* BEGIN Entries shown *
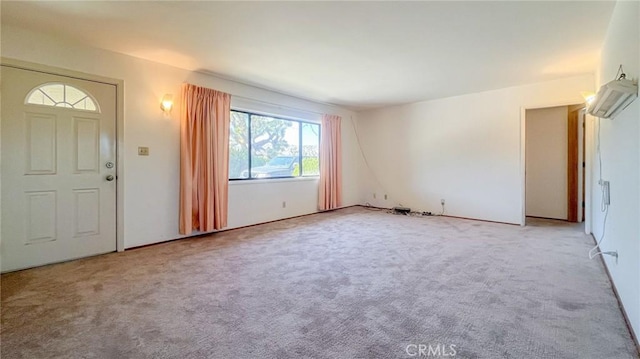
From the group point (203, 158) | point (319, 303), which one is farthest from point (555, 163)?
point (203, 158)

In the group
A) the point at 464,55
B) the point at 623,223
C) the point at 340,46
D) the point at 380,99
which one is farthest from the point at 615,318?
the point at 380,99

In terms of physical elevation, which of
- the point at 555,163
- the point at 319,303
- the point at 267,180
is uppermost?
the point at 555,163

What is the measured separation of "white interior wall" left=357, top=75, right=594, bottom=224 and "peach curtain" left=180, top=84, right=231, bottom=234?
3737 millimetres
* END Entries shown *
» Stated problem: Copy out the whole listing above word for word, leaving out the pictures.

» Written answer:
From the group point (203, 158) | point (319, 303), which one is farthest from point (555, 163)?
point (203, 158)

In the group
A) the point at 464,55
B) the point at 623,223
C) the point at 340,46
D) the point at 380,99
which one is farthest from the point at 615,318?
the point at 380,99

In terms of physical elevation, which of
- the point at 555,163
- the point at 319,303
- the point at 267,180
is uppermost?
the point at 555,163

What is the measured separation of "white interior wall" left=357, top=75, right=594, bottom=224 and "peach curtain" left=180, top=84, right=231, bottom=234?
3737 millimetres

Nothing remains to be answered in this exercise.